_Problem to solve_.
The material below holds a span beginning at the line with "Sergios Fine Jewelry" and ending at the line with "position: relative !important;". Quote that span exactly, both ends included, and only that span.
(Beginning of Records for processing)
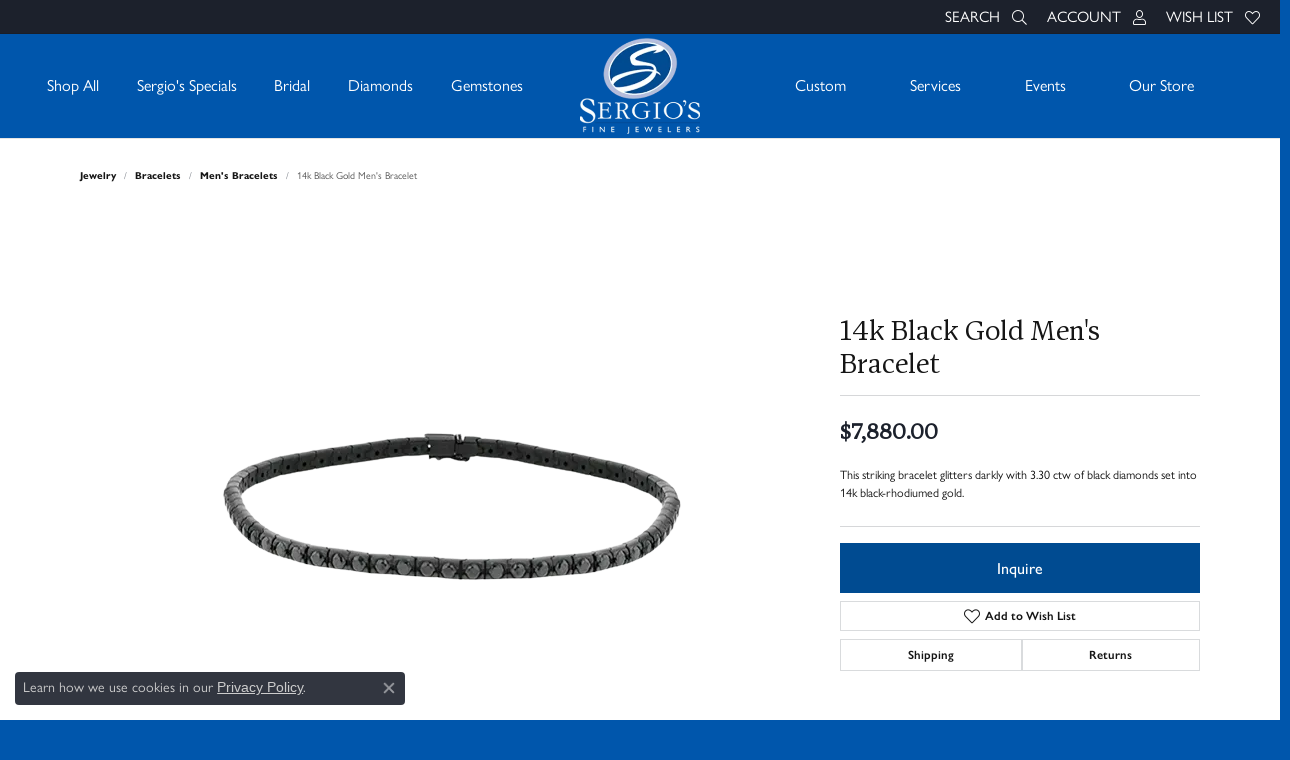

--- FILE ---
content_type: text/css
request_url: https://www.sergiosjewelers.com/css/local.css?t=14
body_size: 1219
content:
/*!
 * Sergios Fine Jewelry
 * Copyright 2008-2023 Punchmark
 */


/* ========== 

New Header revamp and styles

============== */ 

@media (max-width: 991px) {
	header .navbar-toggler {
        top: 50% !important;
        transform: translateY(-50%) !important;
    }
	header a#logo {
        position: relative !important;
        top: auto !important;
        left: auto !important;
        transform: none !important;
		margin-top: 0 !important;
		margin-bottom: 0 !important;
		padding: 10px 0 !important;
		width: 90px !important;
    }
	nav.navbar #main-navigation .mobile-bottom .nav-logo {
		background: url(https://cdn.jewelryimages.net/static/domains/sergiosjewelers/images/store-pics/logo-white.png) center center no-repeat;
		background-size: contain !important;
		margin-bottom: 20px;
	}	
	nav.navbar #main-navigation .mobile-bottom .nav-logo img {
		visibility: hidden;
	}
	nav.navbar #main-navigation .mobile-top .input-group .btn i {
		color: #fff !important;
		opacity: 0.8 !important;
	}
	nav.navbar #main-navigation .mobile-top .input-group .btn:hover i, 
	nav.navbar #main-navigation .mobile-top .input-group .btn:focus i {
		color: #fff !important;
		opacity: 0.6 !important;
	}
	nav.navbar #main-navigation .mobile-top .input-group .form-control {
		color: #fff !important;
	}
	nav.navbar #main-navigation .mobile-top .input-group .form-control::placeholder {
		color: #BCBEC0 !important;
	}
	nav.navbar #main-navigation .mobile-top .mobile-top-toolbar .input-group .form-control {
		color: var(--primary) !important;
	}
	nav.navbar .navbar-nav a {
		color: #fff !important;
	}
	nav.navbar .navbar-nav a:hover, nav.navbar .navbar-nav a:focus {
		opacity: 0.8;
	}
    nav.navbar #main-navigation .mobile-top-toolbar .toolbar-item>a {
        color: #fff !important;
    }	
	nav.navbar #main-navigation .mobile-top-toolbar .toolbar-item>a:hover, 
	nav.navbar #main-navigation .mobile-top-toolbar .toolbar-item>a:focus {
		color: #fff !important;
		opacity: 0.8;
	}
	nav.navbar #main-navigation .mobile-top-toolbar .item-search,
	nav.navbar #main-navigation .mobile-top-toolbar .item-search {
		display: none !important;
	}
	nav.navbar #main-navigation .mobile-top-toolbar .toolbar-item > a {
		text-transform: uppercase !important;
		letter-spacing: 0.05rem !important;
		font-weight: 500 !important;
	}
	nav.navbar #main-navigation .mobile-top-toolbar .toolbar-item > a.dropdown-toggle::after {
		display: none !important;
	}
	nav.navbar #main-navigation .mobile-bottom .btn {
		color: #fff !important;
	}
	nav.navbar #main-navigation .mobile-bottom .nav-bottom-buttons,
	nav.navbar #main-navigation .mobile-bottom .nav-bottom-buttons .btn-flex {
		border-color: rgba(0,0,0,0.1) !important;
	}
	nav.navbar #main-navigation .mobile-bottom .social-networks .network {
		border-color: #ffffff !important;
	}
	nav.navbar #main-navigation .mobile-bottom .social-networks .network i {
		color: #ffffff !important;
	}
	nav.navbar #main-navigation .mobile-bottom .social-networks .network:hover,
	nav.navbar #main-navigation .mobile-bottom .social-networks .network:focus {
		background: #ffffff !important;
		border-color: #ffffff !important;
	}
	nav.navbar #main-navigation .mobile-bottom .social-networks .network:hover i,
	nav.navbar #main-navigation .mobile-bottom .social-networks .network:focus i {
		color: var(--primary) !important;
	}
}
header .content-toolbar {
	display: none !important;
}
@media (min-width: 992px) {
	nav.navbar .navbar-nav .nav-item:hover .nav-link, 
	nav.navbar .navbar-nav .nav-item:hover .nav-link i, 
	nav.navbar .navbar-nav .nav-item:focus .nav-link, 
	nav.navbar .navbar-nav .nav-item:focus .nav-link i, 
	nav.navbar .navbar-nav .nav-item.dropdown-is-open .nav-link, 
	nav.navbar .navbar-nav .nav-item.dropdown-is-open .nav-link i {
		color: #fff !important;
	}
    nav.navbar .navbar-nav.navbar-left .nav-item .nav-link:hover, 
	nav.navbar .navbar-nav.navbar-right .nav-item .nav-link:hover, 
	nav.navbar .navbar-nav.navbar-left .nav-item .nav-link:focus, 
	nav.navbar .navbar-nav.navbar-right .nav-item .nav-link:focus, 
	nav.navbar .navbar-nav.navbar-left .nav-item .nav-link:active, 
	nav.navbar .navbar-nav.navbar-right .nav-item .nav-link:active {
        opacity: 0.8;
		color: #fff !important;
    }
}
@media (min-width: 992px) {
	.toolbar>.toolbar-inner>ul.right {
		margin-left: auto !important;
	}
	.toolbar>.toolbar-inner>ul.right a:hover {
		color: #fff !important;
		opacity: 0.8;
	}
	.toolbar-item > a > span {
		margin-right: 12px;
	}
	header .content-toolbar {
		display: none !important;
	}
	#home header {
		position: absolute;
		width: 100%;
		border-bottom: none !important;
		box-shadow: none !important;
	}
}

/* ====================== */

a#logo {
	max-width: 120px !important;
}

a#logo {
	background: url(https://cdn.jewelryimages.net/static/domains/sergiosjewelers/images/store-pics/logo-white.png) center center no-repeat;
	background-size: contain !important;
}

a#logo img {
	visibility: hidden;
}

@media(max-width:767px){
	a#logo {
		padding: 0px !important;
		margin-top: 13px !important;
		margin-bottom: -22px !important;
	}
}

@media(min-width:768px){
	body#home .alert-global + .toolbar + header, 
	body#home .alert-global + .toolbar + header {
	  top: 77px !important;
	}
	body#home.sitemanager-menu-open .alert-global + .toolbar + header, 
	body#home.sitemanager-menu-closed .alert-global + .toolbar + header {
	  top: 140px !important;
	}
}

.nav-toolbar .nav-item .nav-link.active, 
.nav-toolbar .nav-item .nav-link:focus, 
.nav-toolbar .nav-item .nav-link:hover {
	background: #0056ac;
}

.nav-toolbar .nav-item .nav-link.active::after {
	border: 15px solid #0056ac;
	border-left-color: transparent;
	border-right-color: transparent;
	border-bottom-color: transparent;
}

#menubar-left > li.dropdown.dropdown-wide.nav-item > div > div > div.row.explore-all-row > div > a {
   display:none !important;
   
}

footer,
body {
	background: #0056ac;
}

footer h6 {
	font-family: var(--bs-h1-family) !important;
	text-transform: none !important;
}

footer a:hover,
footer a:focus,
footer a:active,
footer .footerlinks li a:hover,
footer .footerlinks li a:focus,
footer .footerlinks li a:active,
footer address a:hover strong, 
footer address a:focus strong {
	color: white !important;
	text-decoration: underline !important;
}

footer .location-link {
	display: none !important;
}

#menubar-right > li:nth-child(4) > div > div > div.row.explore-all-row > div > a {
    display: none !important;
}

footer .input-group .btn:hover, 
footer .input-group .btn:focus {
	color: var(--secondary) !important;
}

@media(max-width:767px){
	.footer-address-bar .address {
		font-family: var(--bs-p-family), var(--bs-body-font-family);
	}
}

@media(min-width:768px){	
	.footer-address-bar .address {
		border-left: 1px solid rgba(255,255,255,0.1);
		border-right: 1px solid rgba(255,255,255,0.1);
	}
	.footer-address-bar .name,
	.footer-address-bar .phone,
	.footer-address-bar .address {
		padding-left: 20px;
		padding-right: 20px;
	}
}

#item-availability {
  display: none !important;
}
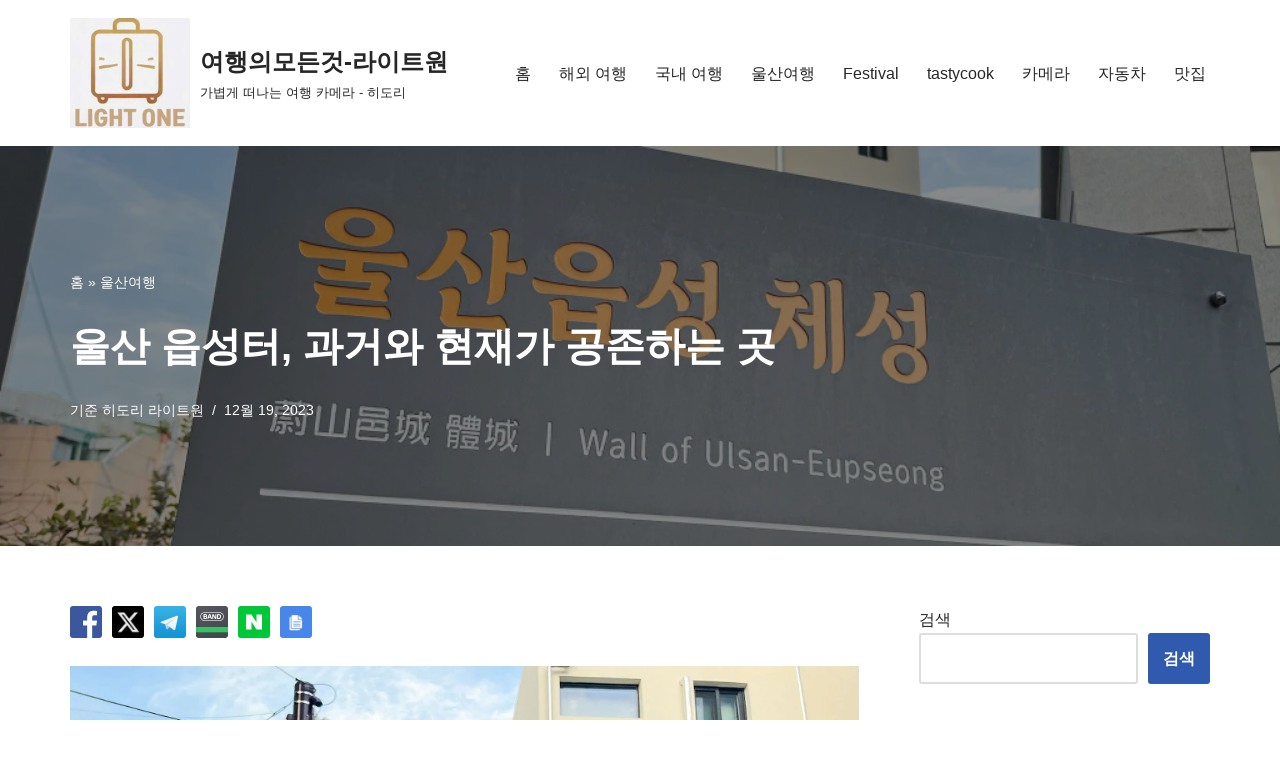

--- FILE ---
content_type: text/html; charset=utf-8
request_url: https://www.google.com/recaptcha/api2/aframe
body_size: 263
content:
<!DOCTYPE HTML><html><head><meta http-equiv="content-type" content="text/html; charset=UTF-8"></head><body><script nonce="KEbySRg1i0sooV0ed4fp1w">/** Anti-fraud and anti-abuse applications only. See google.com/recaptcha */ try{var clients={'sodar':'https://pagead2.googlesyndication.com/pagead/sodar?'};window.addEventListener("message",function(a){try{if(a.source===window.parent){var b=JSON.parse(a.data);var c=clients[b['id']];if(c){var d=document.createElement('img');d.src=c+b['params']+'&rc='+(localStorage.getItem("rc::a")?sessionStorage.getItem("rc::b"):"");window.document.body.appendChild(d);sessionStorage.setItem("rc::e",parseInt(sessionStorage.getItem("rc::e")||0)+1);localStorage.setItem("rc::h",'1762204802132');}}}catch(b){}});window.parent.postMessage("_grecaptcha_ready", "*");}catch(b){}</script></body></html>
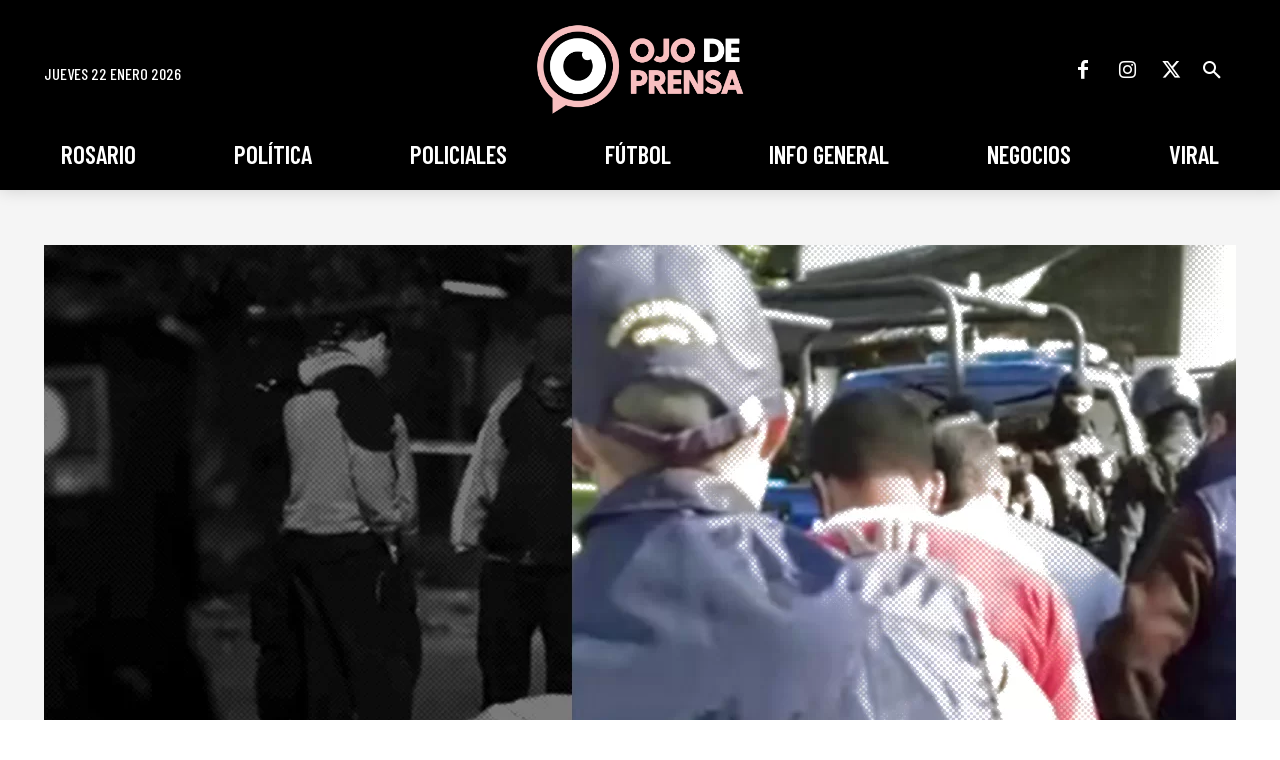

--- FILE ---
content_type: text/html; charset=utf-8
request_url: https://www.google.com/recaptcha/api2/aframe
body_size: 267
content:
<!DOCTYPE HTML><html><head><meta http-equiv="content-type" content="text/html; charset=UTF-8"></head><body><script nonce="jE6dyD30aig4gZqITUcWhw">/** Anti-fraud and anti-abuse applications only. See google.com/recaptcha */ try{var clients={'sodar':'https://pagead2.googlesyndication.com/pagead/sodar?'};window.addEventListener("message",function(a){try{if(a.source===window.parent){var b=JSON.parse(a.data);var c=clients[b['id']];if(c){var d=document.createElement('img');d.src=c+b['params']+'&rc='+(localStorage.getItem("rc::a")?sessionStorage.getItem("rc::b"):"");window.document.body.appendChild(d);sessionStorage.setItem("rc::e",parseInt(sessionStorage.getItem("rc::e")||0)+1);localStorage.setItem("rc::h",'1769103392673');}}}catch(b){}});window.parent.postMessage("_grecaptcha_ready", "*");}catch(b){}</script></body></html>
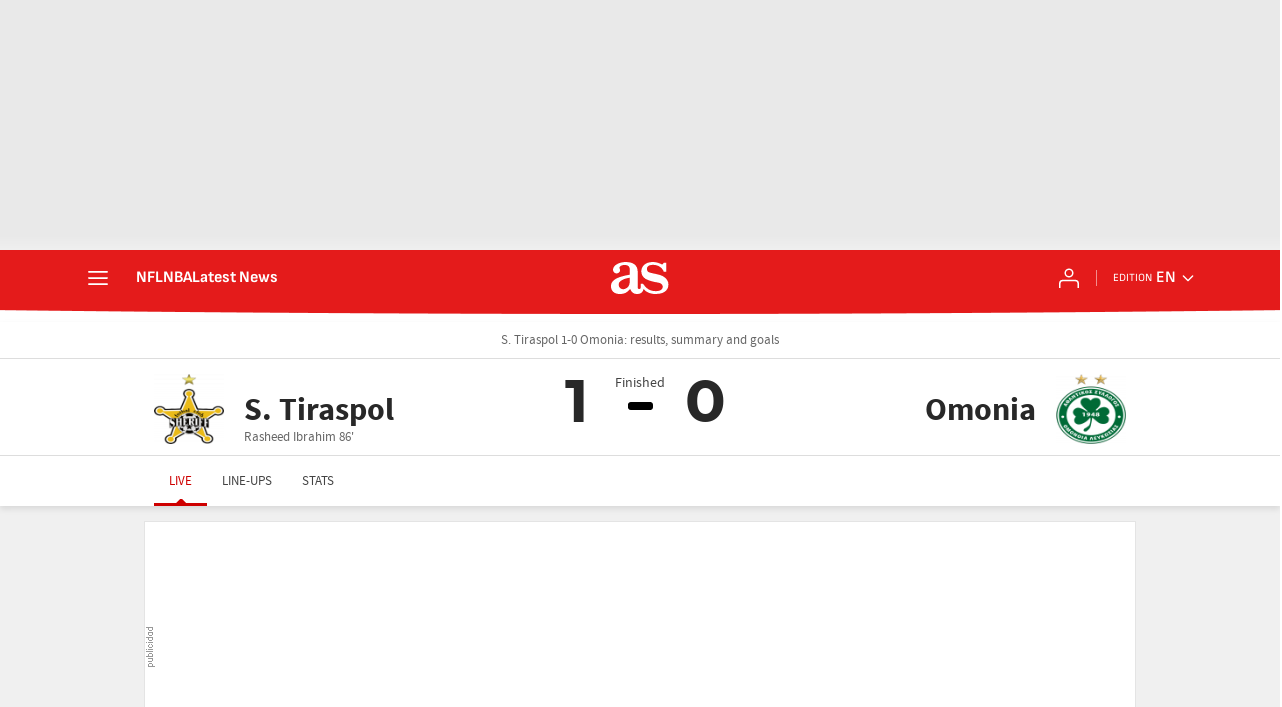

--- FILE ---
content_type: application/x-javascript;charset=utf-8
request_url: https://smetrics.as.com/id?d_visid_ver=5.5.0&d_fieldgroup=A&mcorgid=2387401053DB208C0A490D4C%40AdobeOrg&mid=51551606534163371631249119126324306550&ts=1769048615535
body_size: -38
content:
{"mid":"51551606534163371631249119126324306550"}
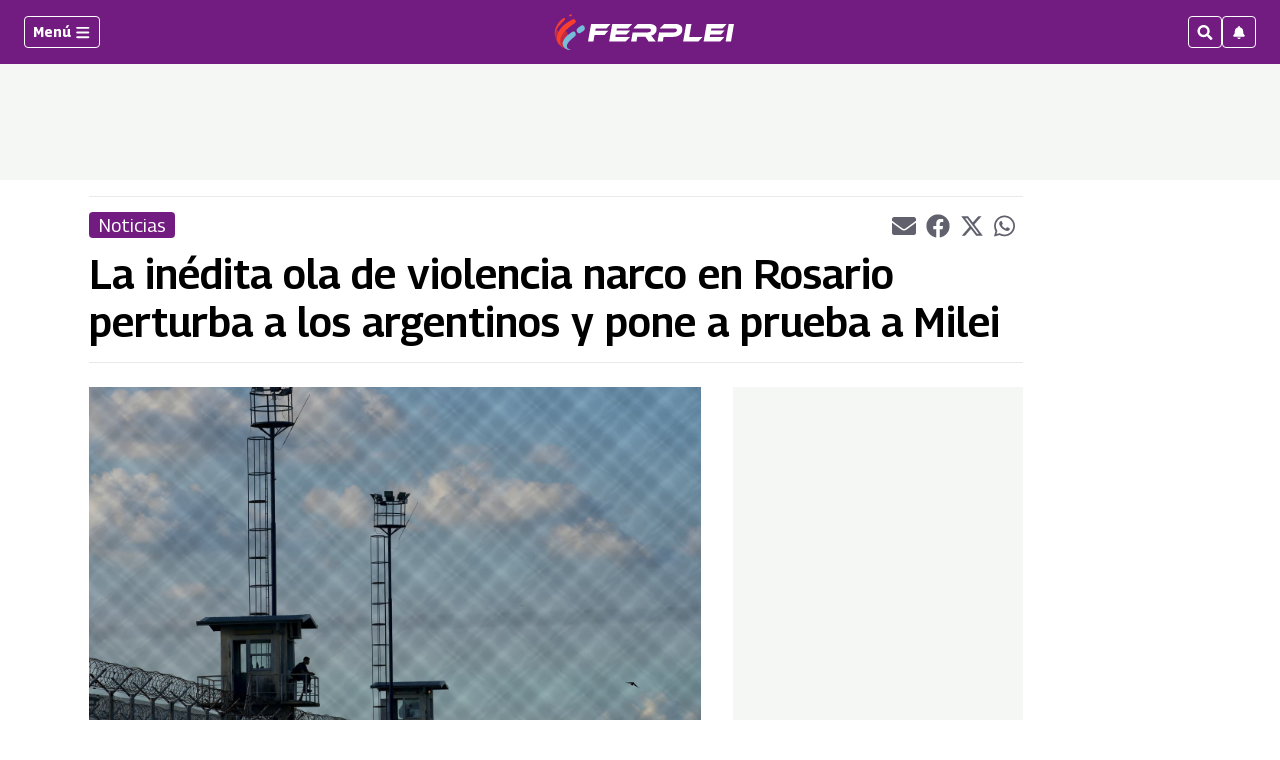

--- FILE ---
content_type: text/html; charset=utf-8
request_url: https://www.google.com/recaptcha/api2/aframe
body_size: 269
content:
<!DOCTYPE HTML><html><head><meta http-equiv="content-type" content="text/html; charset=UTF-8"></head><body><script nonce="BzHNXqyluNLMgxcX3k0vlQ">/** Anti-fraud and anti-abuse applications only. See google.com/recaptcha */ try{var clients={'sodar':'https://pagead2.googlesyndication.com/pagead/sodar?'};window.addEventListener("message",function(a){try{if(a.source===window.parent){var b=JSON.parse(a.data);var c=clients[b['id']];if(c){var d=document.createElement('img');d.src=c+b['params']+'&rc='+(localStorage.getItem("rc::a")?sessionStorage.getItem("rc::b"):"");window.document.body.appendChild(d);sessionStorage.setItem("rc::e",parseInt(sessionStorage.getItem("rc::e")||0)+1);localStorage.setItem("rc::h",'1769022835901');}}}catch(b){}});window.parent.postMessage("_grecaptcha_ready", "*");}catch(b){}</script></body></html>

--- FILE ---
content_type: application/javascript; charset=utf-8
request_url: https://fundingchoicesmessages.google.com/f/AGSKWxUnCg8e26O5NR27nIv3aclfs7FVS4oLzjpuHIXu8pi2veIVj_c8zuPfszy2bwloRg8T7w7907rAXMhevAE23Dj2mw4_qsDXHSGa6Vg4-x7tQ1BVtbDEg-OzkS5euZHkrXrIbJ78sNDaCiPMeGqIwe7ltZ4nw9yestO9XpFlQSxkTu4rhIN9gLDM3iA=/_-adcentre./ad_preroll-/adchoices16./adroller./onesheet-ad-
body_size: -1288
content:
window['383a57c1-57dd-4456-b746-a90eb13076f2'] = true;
(End of Records for processing)
_Answer box_.
 * Sergios Fine Jewelry
 * Copyright 2008-2023 Punchmark
 */


/* ========== 

New Header revamp and styles

============== */ 

@media (max-width: 991px) {
	header .navbar-toggler {
        top: 50% !important;
        transform: translateY(-50%) !important;
    }
	header a#logo {
        position: relative !important;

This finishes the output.